Tuesday, 27 March 2012

Dementia – a most heart-breaking disease

The Prime Minister’s announcement yesterday, promising to double the funding of research into dementia is most welcomed, but will only scratch the surface of ‘a crisis on the scale of HIV’ as described by the PM himself.

If obesity and diabetes are a public health ticking time bomb, dementia is a minefield already detonated. In the UK there are currently 800,000 sufferers of the degenerative and distressing disease. This figure is set to reach 1 million within the next decade. The Alzheimer’s society reckons that 1 in 6 people over 80 suffer with dementia and as we continue to live longer this isn’t something that’s going to go away.

The sum allocated to research, £66 million is a fraction of the estimated cost of dementia – running at around £20 billion each year. It is also estimated that patients with some form of dementia occupy a staggering 25% of NHS hospital beds at any given time.

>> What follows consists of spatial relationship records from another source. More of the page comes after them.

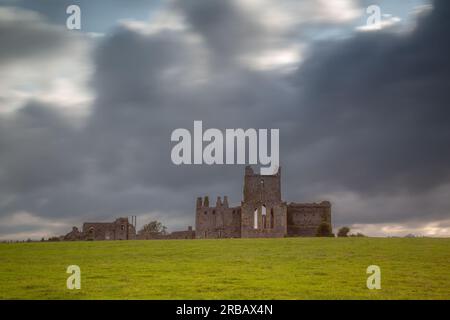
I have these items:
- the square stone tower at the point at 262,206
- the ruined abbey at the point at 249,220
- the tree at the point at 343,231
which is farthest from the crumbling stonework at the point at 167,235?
the tree at the point at 343,231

Although research is vital and desperately needed, community provision of care for these most vulnerable of patients is a priority right now. As the daughter of two parents who suffered from dementia for the final ten years of their lives, I would like to highlight another priority – to educate the general public in how to respond to an elderly (and sometimes not so elderly) sufferer.

It is very easy to become frustrated with someone who keeps repeating the same question over and over again, who forgets who you are and wanders off the minute your back is turned. It’s very easy to feel embarrassed as your father or mother talk nonsense to strangers and invade the personal space of shoppers/sightseers/diners as they go about their own business. It’s easy to get cross as someone who used to be your world and your rock just picks things up in shops and walks out without paying or says incredibly rude things to your friends.

As my father became lost in his own private and confusing world, he could remember every code he used as a signalman in submarines during the Second World War, but he couldn’t tie his own shoe laces. My mother, who was sociable, funny and kind, alienated so many friends and neighbours as her sense of appropriate behaviour left her but could still recall her children’s greatest personal achievements.

But there were wonderful moments too – as a window occasionally seemed to open briefly and bring my precious people back to me for the most fleeting of time. Just before my father finally needed to be admitted to a nursing home, my daughter, about ten years old at the time, baked her granddad a birthday cake and decorated it with loving care with chocolate buttons. Daddy, who at that stage could barely string a sentence together, let alone make sense with words, beamed at the sight of this gift and said ‘Ellie – if I win the lottery – I’ll give you the lot!’ Dementia sufferers may seem very odd and a little frightening at times, but the person you knew and loved is still in there – somewhere.

As the dementia ‘crisis’ was discussed on television yesterday, a lady suffering from Alzheimer’s spoke with great eloquence and some difficulty. At the end of the interview, she was asked if there was anything else she would like to say and her powerful and emotive words should be noted by us all.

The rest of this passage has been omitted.